Texto de la página →

▼

Salvatore Cernuzio-«Cuando Jesús habla del Juicio Final, dice a algunos: ‘Vengan conmigo’. Pero no dice: ‘Vengan conmigo porque han sido bautizados, porque han sido confirmados, porque se han casado por la Iglesia, porque no han mentido, porque no han robado…’. ¡No! Dice: ‘Vengan conmigo porque han cuidado de mí. Tú me has cuidado’».
Páginas arrancadas del Evangelio las vividas esta mañana, 10 de septiembre, en Dili, segundo día del viaje del Papa Francisco a Timor Oriental, en la casa Irmãs Alma. Una estructura de ladrillos, alfombras rojas y paredes pintadas de blanco, donde desde hace años las hermanas de la Asociación de Instituciones Misioneras Laicas, fundada en los años 60 en Indonesia, atienden a niños discapacitados y gravemente enfermos. Durante la media hora de visita del Pontífice, las sonrisas de la espontaneidad del medio centenar de niños presentes (pero también de las religiosas), que se lanzaban en medio de la sala o sobre el regazo del Papa para pedirle una bendición, se alternaron con la emoción, con la caricia de Silvano, de siete años, aquejado de una gravísima enfermedad neuromotora, y las lágrimas, cuando -al salir de las instalaciones- Francisco saludó uno a uno a madres y padres desesperados que sostenían en brazos a niños hidrocefálicos o con retraso cognitivo.

▲

Registros mostrados →
▼

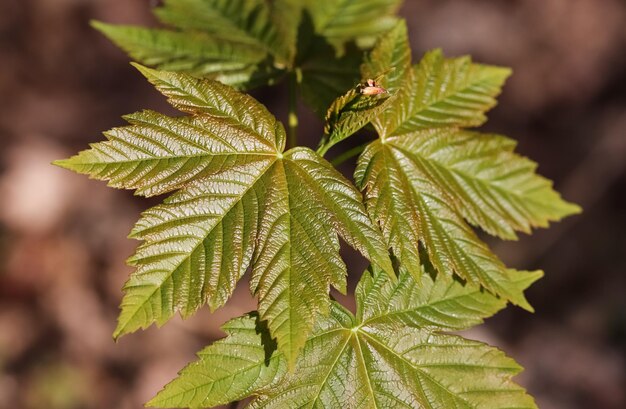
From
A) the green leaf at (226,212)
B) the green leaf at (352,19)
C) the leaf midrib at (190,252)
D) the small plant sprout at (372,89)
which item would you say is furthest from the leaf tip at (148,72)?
the green leaf at (352,19)

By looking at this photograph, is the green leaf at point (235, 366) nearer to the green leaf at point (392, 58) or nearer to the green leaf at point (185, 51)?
the green leaf at point (392, 58)

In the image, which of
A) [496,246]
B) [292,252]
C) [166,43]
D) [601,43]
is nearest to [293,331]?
[292,252]

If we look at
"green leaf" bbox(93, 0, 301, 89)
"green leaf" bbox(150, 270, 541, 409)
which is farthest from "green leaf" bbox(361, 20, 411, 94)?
"green leaf" bbox(150, 270, 541, 409)

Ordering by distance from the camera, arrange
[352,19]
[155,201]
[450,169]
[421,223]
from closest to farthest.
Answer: [421,223] → [450,169] → [352,19] → [155,201]

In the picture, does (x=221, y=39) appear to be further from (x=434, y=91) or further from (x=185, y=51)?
(x=434, y=91)

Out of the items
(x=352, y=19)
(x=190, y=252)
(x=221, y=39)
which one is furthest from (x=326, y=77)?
(x=190, y=252)

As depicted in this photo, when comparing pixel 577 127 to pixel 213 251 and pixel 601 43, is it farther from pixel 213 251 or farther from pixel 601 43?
pixel 213 251
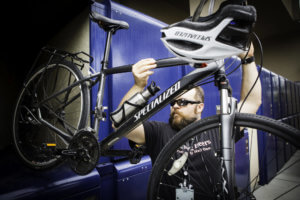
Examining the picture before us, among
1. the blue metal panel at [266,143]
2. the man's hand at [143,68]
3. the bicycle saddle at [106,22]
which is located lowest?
the blue metal panel at [266,143]

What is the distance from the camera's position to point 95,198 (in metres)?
0.91

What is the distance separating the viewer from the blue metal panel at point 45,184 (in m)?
0.72

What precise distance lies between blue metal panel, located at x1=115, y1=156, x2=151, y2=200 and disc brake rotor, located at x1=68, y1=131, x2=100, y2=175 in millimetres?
314

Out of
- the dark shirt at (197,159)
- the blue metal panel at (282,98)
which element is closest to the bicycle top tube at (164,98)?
the dark shirt at (197,159)

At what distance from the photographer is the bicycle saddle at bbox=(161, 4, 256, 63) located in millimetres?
450

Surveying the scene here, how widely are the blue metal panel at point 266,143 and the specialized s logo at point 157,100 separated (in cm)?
246

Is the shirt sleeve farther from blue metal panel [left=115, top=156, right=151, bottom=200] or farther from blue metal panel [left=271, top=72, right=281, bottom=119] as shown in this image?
blue metal panel [left=271, top=72, right=281, bottom=119]

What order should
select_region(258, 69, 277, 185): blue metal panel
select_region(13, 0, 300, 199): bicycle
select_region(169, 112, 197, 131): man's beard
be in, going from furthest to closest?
select_region(258, 69, 277, 185): blue metal panel → select_region(169, 112, 197, 131): man's beard → select_region(13, 0, 300, 199): bicycle

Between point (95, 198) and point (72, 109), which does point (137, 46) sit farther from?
point (95, 198)

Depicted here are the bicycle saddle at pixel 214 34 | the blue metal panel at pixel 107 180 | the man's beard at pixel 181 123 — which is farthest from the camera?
the man's beard at pixel 181 123

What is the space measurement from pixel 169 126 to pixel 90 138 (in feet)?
1.89

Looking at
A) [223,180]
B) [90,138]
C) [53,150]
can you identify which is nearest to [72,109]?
[53,150]

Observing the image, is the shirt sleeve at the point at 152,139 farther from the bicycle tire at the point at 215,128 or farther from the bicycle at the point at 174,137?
the bicycle tire at the point at 215,128

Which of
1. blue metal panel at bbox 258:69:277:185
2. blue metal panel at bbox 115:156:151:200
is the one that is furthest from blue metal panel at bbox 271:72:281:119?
blue metal panel at bbox 115:156:151:200
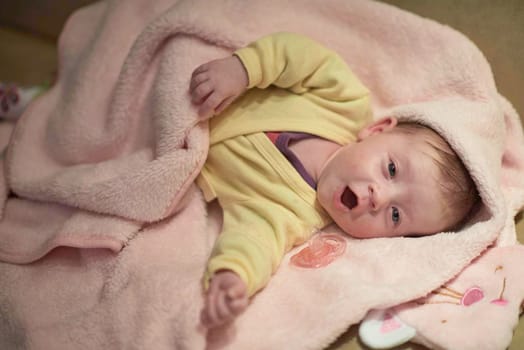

▲

Objetivo de la tarea → Resume el texto de la página en dos oraciones.

Respuesta escrita → El 10 de septiembre, segundo día de su viaje a Timor Oriental, el Papa Francisco visitó en Dili la casa Irmãs Alma, donde las hermanas de la Asociación de Instituciones Misioneras Laicas atienden a niños discapacitados y gravemente enfermos. Durante la media hora de visita hubo sonrisas de unos cincuenta niños que le pedían una bendición, y también emoción y lágrimas cuando, al salir, saludó uno a uno a madres y padres que sostenían en brazos a sus hijos enfermos.